Selon Lénine, la Russie soviétique est un État ouvrier à déformation bureaucratique. « C’est le vrai type de notre ancien appareil d’État, écrit-il, le passé a été bouleversé et non aboli. » Quant au parti lui-même, il est également menacé par la bureaucratie. Pour préserver sa pureté, il avait été décidé que les postes dirigeants seraient réservés aux vieux bolcheviks. Lénine craignait en effet le danger d’une scission du parti et reprochait à de nombreux dirigeants leur attitude nationaliste « grand-russe » dans leurs rapports avec les nationalités non russes, par exemple avec les Géorgiens. Dans son « testament » (en réalité, des notes dictées à sa secrétaire à la fin de 1922), il propose d’enlever à Staline son poste de secrétaire général, car il le juge en partie responsable du développement de la bureaucratie et de cette politique nationaliste grand-russe. Tout en estimant les capacités de Trotski (« peut-être l’homme le plus capable du Comité central »), il déclare se méfier également « de son goût excessif pour le côté administratif des choses ».

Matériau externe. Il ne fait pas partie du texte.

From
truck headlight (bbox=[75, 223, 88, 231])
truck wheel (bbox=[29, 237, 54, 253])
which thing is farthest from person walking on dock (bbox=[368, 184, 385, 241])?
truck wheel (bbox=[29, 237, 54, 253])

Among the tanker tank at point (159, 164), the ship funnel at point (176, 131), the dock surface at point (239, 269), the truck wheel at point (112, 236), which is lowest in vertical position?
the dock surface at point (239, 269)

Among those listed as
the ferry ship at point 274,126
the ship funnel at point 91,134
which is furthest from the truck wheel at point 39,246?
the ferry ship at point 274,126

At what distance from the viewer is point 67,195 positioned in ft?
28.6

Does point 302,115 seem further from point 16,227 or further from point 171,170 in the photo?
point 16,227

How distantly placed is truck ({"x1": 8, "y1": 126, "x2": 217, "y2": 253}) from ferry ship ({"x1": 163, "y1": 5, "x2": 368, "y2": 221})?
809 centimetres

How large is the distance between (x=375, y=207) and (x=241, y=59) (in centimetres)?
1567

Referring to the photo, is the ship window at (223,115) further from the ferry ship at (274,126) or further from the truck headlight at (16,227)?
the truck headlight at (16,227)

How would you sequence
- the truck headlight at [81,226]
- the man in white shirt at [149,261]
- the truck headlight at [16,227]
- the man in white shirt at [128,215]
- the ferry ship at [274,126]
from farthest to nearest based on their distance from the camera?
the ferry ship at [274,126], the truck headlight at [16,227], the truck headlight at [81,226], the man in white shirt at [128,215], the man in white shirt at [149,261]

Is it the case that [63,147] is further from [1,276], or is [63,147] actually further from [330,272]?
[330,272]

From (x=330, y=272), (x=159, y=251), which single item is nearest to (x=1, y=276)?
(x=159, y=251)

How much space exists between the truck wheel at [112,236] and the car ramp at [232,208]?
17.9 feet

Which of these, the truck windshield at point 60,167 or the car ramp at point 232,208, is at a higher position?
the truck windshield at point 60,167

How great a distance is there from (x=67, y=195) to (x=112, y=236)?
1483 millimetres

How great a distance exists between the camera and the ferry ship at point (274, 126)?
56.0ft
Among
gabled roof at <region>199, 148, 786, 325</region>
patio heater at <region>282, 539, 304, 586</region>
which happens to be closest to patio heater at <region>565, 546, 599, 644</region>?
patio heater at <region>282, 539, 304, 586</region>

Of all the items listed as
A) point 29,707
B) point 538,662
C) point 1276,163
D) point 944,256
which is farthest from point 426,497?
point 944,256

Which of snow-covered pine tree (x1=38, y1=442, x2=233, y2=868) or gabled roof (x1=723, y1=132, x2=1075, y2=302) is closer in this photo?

Lénine écarté des affaires, la lutte pour la succession se complique en raison de l’acuité des problèmes politiques et de la difficulté persistante à résoudre les problèmes économiques et sociaux.

Staline, élu secrétaire général en avril 1922, à l’issue du XIe Congrès du parti communiste, cumule les fonctions : membre du bureau politique et du bureau d’organisation, commissaire du peuple aux Nationalités et à l’Inspection ouvrière et paysanne, il détient, selon l’expression de Lénine, un « pouvoir illimité ».